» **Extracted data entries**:

Segment Open

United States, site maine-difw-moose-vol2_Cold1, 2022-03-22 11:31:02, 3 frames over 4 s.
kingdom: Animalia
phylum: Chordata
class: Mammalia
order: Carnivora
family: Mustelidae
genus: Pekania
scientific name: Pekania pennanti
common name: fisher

Segment Closed
Segment Open

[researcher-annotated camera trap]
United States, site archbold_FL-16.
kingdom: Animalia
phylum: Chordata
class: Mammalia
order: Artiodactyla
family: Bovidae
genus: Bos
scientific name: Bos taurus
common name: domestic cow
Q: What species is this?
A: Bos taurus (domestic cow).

Segment Closed
Segment Open

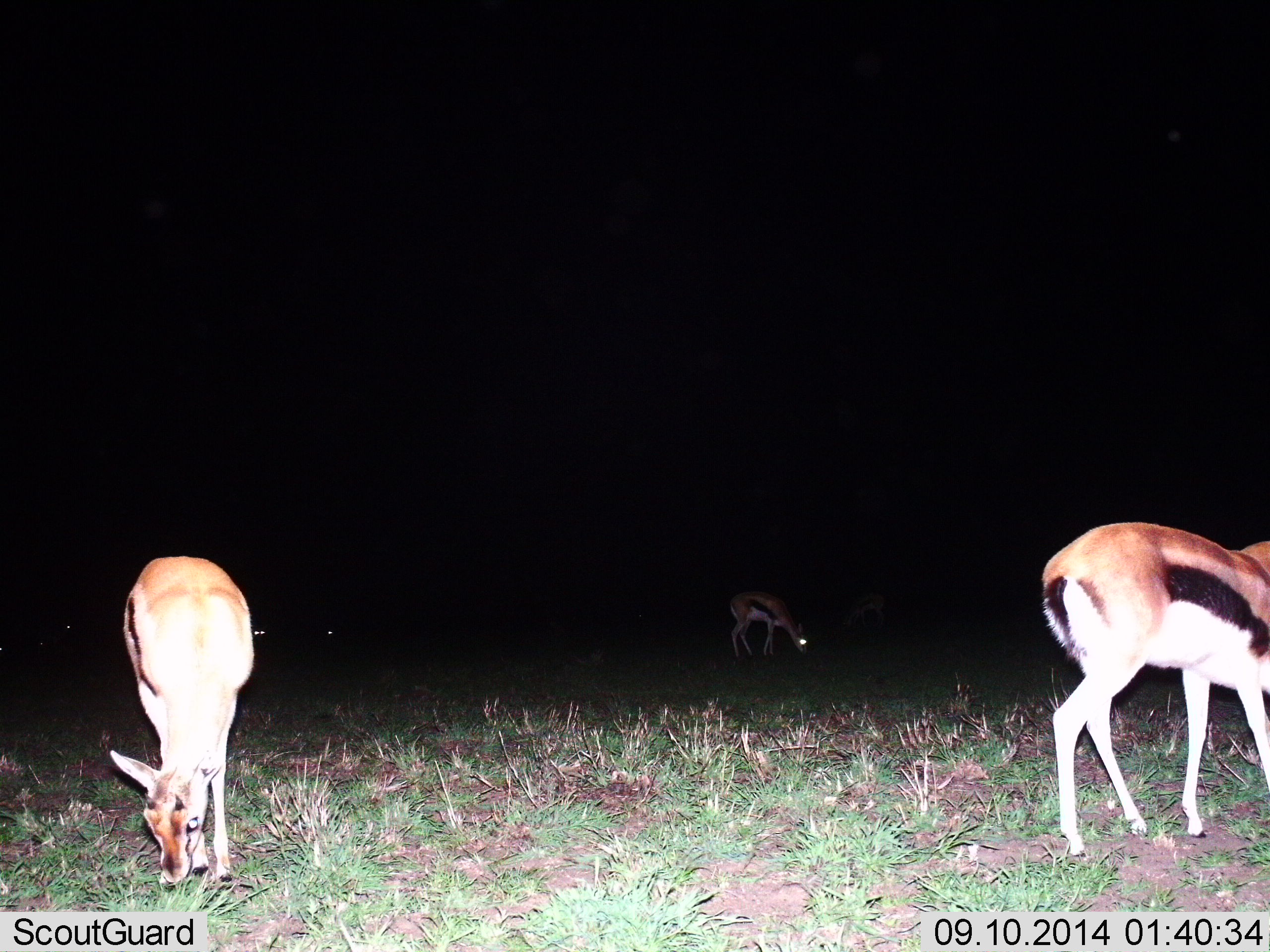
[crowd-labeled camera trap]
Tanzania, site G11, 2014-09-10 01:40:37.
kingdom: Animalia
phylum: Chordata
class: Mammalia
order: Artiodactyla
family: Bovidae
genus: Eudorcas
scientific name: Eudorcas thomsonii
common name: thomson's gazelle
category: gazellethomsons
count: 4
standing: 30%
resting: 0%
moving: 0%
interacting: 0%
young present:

Segment Closed

» **INSTRUCTIONS TO FOLLOW**: Gather all lines with the string "name" from the data.

» **WRITTEN ANSWER**:
scientific name: Pekania pennanti
common name: fisher
scientific name: Bos taurus
common name: domestic cow
scientific name: Eudorcas thomsonii
common name: thomson's gazelle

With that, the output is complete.